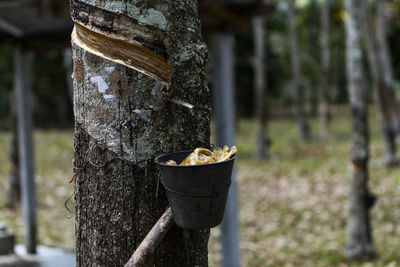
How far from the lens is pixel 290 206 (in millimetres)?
8070

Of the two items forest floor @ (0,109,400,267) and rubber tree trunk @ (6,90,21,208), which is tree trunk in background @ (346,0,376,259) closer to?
forest floor @ (0,109,400,267)

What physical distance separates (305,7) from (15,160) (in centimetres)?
2004

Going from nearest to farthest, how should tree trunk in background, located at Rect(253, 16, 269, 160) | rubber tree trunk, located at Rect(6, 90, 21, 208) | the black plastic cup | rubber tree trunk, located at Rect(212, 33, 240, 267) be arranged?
the black plastic cup → rubber tree trunk, located at Rect(212, 33, 240, 267) → rubber tree trunk, located at Rect(6, 90, 21, 208) → tree trunk in background, located at Rect(253, 16, 269, 160)

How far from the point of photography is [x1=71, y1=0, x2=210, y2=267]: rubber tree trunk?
4.71ft

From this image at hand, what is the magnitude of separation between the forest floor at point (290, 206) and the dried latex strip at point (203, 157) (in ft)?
5.90

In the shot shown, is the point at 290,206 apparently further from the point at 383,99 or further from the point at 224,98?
the point at 383,99

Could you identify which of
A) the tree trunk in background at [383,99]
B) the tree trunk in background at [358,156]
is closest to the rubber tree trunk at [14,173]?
the tree trunk in background at [358,156]

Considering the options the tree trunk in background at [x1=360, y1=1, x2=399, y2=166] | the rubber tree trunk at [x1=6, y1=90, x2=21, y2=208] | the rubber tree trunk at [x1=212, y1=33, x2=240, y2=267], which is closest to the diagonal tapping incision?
the rubber tree trunk at [x1=212, y1=33, x2=240, y2=267]

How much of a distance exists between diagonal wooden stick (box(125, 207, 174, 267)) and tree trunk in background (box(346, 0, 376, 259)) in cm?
439

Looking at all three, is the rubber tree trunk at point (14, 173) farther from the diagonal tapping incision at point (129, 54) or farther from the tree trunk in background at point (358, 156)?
the diagonal tapping incision at point (129, 54)

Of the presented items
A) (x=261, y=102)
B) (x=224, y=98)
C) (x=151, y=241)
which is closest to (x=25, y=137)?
(x=224, y=98)

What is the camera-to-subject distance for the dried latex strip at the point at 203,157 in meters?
1.38

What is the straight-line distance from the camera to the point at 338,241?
6.24 m

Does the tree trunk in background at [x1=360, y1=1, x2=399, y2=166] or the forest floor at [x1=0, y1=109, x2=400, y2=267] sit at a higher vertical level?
the tree trunk in background at [x1=360, y1=1, x2=399, y2=166]
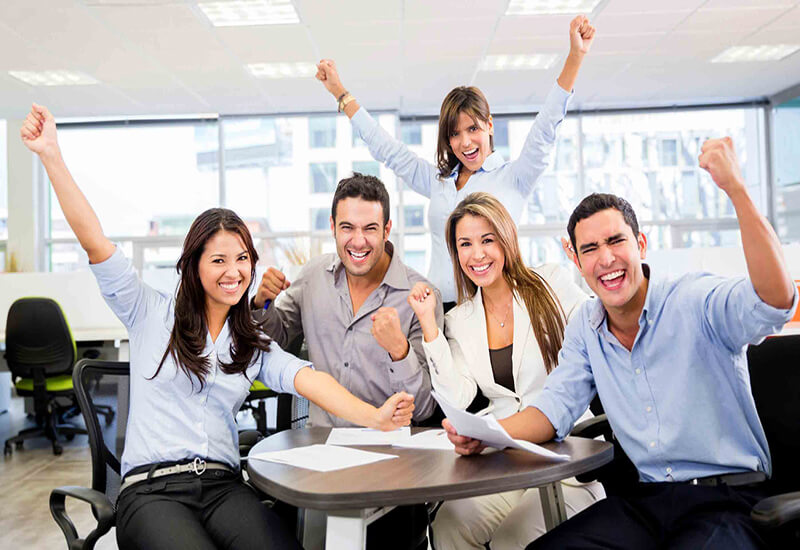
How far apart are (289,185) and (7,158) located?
11.0ft

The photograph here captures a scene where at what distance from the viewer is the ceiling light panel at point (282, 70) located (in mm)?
6539

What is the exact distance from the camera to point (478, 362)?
2.00m

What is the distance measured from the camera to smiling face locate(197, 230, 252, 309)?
6.01ft

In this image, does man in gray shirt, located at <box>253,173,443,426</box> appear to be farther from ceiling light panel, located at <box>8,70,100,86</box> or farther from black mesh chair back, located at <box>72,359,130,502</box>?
ceiling light panel, located at <box>8,70,100,86</box>

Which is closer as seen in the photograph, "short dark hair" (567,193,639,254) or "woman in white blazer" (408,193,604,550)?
"short dark hair" (567,193,639,254)

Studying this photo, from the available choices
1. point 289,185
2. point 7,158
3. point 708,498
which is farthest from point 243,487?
point 7,158

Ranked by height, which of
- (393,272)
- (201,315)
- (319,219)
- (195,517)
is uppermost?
(319,219)

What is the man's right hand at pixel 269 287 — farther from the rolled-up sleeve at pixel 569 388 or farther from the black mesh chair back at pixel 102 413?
the rolled-up sleeve at pixel 569 388

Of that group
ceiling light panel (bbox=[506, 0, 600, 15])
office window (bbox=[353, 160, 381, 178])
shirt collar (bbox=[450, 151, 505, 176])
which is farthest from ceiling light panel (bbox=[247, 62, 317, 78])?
shirt collar (bbox=[450, 151, 505, 176])

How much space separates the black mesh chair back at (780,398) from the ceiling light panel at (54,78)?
6550 millimetres

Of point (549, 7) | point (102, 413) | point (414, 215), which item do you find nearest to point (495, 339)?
point (102, 413)

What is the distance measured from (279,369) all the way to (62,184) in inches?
27.5

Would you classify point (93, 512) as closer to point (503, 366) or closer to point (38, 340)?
point (503, 366)

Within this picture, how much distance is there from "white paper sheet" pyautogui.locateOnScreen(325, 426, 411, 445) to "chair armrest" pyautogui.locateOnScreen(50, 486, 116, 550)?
19.5 inches
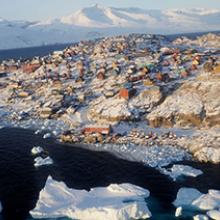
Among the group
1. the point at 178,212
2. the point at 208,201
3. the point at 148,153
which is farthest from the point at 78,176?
the point at 208,201

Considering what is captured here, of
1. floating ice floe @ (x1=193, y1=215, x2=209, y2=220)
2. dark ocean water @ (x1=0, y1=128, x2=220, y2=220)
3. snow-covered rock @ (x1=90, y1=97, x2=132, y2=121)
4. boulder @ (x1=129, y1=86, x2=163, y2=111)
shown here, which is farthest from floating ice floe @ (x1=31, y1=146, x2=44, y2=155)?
floating ice floe @ (x1=193, y1=215, x2=209, y2=220)

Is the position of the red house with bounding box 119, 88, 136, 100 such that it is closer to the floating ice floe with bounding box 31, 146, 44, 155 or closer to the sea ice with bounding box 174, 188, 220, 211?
the floating ice floe with bounding box 31, 146, 44, 155

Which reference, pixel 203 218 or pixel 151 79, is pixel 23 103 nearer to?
pixel 151 79

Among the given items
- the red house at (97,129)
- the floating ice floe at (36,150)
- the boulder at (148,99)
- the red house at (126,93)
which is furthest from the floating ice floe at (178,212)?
the red house at (126,93)

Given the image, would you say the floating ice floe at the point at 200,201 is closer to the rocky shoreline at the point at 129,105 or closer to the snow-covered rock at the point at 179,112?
the rocky shoreline at the point at 129,105

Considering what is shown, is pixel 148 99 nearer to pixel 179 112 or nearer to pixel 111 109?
pixel 111 109

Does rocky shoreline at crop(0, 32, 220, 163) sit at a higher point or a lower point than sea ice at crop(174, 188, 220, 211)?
higher
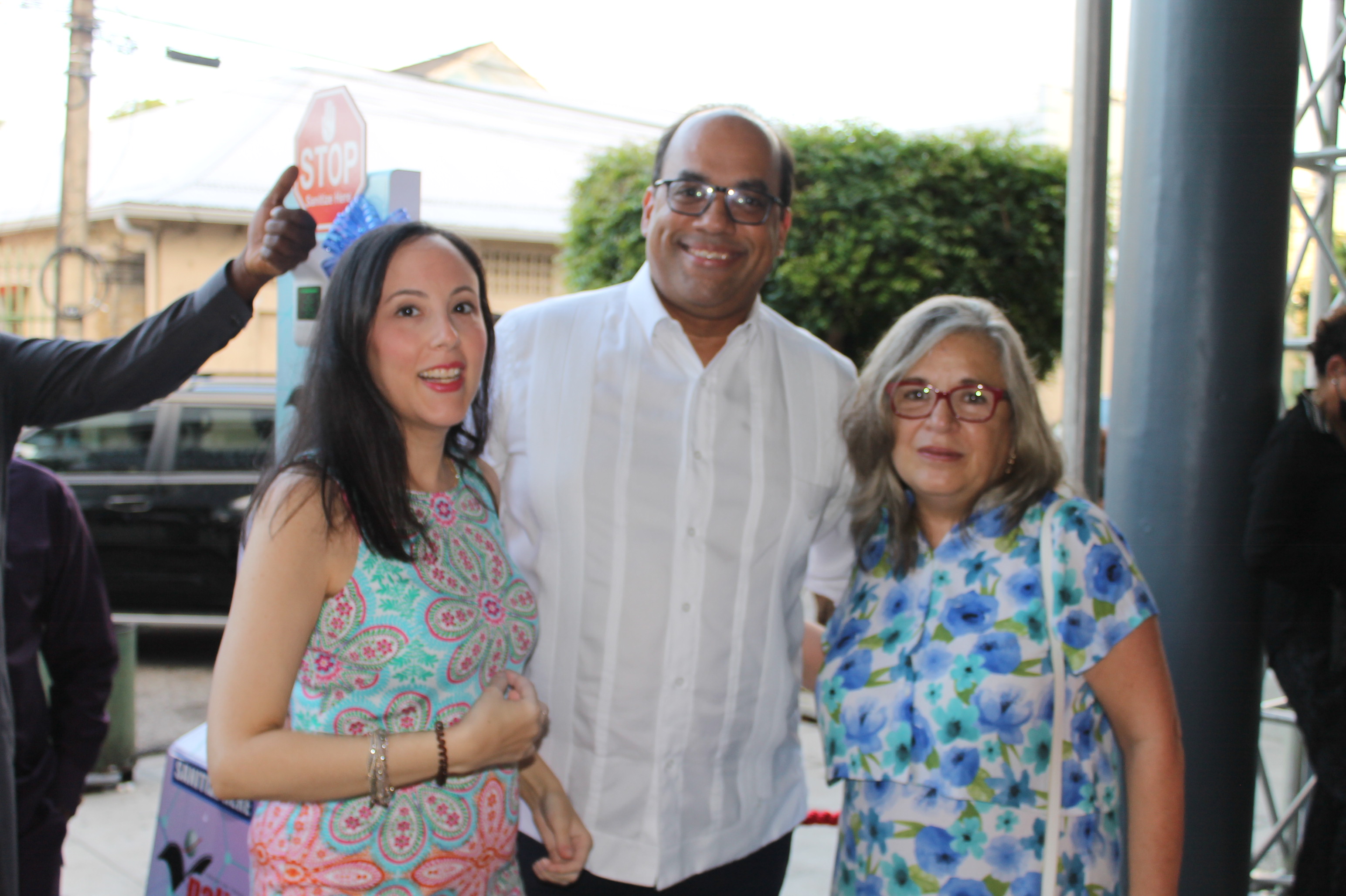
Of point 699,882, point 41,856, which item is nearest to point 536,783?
point 699,882

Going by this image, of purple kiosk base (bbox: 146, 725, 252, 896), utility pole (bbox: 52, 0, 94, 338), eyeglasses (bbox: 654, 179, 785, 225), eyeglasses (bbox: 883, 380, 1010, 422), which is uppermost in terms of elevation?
utility pole (bbox: 52, 0, 94, 338)

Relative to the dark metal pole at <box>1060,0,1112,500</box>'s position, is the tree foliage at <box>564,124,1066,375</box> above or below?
above

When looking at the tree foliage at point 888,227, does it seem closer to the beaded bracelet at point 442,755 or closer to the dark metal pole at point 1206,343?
the dark metal pole at point 1206,343

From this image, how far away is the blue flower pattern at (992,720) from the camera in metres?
1.80

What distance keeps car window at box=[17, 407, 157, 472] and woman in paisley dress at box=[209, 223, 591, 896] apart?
18.7 ft

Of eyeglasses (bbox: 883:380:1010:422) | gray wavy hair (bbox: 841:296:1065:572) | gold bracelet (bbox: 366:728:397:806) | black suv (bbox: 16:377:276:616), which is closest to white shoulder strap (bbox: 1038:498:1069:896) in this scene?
gray wavy hair (bbox: 841:296:1065:572)

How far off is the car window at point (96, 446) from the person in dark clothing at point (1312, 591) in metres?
6.31

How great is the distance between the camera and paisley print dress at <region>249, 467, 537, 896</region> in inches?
58.5

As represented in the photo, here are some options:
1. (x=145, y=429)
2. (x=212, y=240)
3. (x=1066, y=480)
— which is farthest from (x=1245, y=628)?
(x=212, y=240)

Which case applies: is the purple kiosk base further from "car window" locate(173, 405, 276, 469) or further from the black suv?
"car window" locate(173, 405, 276, 469)

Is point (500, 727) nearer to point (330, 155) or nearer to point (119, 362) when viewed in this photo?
point (119, 362)

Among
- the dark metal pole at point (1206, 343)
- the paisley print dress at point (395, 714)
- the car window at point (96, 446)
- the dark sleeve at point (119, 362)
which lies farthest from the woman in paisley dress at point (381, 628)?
the car window at point (96, 446)

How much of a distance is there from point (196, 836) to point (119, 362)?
125 centimetres

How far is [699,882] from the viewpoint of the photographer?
2119 millimetres
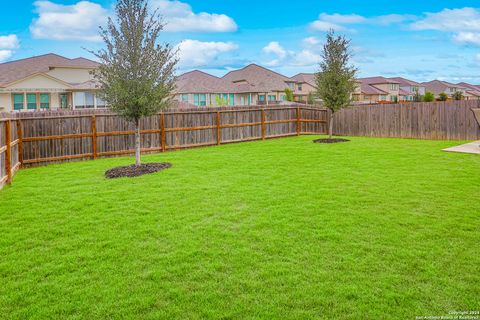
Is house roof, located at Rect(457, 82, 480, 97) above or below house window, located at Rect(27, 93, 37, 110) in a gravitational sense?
above

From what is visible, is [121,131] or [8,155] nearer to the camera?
[8,155]

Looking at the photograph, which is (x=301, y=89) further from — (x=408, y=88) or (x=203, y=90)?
(x=408, y=88)

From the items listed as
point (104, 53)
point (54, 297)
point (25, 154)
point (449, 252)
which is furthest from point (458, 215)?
point (25, 154)

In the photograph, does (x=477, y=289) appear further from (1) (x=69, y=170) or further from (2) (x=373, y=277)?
(1) (x=69, y=170)

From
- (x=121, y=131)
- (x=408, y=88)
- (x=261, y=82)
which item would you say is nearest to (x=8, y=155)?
(x=121, y=131)

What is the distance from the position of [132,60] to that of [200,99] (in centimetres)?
3515

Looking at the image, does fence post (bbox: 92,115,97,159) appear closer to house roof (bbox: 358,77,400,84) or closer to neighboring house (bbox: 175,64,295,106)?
neighboring house (bbox: 175,64,295,106)

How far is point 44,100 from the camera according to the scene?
109ft

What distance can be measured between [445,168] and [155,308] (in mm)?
8647

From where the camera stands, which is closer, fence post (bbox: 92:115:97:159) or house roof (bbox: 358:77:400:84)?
fence post (bbox: 92:115:97:159)

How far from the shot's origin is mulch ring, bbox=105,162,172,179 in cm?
987

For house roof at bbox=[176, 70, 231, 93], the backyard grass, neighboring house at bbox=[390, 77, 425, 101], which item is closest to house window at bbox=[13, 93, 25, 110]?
house roof at bbox=[176, 70, 231, 93]

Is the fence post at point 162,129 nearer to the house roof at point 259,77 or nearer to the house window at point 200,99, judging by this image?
the house window at point 200,99

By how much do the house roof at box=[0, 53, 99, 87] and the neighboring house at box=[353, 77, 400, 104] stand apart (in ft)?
143
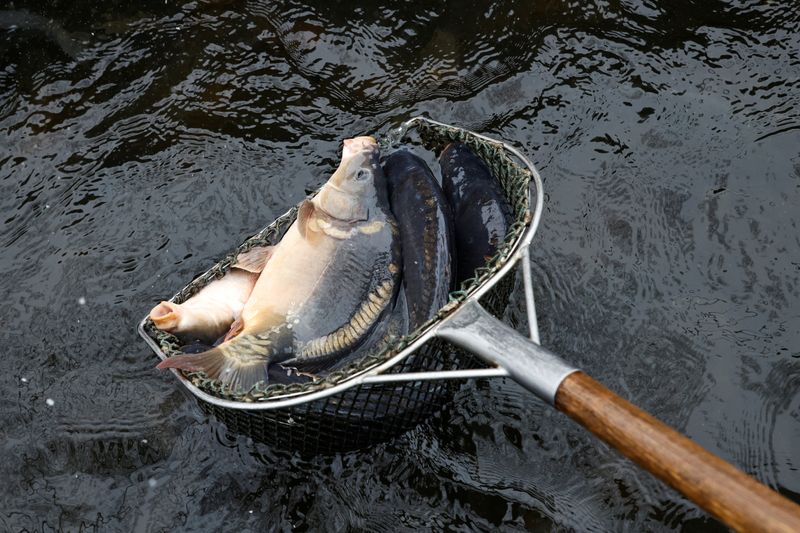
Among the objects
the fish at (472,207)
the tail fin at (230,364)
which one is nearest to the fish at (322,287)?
the tail fin at (230,364)

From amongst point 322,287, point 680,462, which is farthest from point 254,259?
point 680,462

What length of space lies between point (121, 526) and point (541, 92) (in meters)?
3.24

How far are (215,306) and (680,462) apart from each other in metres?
2.13

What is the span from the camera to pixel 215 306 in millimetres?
3438

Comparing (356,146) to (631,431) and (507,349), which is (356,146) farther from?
(631,431)

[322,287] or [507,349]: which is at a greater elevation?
[507,349]

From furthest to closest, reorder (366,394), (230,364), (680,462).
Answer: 1. (230,364)
2. (366,394)
3. (680,462)

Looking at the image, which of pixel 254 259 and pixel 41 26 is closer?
pixel 254 259

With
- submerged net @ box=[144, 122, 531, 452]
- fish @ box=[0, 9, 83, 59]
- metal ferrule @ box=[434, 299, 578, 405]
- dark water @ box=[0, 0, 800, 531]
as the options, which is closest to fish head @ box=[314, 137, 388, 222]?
submerged net @ box=[144, 122, 531, 452]

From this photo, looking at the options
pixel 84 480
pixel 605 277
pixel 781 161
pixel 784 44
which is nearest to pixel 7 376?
pixel 84 480

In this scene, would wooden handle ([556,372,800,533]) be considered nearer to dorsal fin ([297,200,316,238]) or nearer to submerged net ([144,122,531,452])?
submerged net ([144,122,531,452])

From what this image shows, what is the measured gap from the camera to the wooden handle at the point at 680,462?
1.85 m

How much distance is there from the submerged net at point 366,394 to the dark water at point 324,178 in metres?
0.31

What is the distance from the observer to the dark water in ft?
10.9
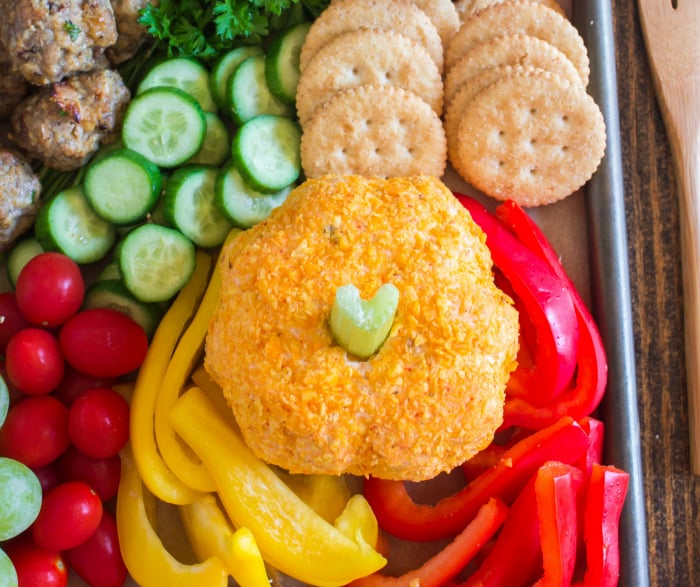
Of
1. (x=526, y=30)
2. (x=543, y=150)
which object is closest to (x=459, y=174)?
(x=543, y=150)

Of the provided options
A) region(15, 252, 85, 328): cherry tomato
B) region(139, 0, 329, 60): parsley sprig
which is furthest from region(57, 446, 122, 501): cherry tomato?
region(139, 0, 329, 60): parsley sprig

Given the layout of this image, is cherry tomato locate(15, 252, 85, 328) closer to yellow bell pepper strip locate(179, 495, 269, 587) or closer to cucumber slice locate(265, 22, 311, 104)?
yellow bell pepper strip locate(179, 495, 269, 587)

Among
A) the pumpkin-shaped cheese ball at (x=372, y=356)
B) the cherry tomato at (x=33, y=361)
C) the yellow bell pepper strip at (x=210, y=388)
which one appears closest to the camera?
the pumpkin-shaped cheese ball at (x=372, y=356)

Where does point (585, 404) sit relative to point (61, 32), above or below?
below

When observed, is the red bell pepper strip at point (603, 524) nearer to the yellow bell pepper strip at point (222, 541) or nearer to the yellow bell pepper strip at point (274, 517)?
the yellow bell pepper strip at point (274, 517)

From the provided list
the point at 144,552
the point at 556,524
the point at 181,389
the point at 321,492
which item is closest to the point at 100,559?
the point at 144,552

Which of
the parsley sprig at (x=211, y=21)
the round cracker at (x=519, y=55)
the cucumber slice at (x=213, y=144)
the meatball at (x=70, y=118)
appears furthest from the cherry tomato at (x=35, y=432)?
the round cracker at (x=519, y=55)

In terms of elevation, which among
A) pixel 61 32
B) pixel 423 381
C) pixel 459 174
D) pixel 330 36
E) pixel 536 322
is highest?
pixel 61 32

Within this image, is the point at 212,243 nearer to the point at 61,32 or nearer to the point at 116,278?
the point at 116,278
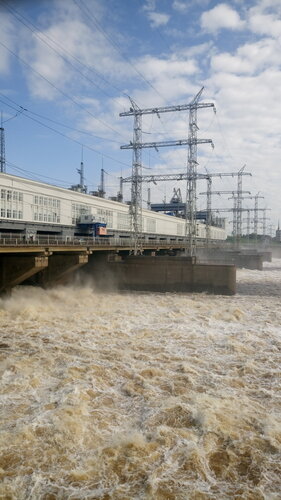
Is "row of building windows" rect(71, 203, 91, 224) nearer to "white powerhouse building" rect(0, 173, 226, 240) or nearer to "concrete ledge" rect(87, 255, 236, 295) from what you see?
"white powerhouse building" rect(0, 173, 226, 240)

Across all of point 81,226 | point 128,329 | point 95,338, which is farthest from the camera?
point 81,226

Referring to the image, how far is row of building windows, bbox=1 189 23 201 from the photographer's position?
33.9 metres

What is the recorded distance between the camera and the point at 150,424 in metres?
8.91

#### Exercise
Repeat only the lines from the line with "When observed, is" to the end of the entries, including both the first and the last line, and drop every picture.

#### Solution for this task
When observed, is the red bell pepper strip at point (603, 524) nearer to the yellow bell pepper strip at point (222, 541) or nearer to the yellow bell pepper strip at point (274, 517)?
the yellow bell pepper strip at point (274, 517)

From the provided list
the point at 144,552
the point at 556,524
the point at 181,389
the point at 321,492
which item is closest to the point at 100,559?
the point at 144,552

Which of
the parsley sprig at (x=211, y=21)
the round cracker at (x=519, y=55)
the cucumber slice at (x=213, y=144)
the meatball at (x=70, y=118)
appears furthest from the cherry tomato at (x=35, y=432)?
the round cracker at (x=519, y=55)

In terms of elevation, which among
A) pixel 61 32
B) pixel 423 381
C) pixel 459 174
D) pixel 330 36
E) pixel 536 322
is highest?
pixel 61 32

Within this image, is the point at 212,243 nearer to the point at 61,32 or nearer to the point at 116,278?
the point at 116,278
Is "row of building windows" rect(71, 203, 91, 224) nearer to "white powerhouse building" rect(0, 173, 226, 240) or nearer to "concrete ledge" rect(87, 255, 236, 295) from what you see?
"white powerhouse building" rect(0, 173, 226, 240)

Across all of point 81,226 | point 128,329 | point 95,338, which is farthest from the camera?
point 81,226

Referring to the image, how far is row of building windows, bbox=1 189 23 201 from the photographer's position?
33.9 metres

What is the recorded distance between the camera and the point at 150,424 in metres?
8.91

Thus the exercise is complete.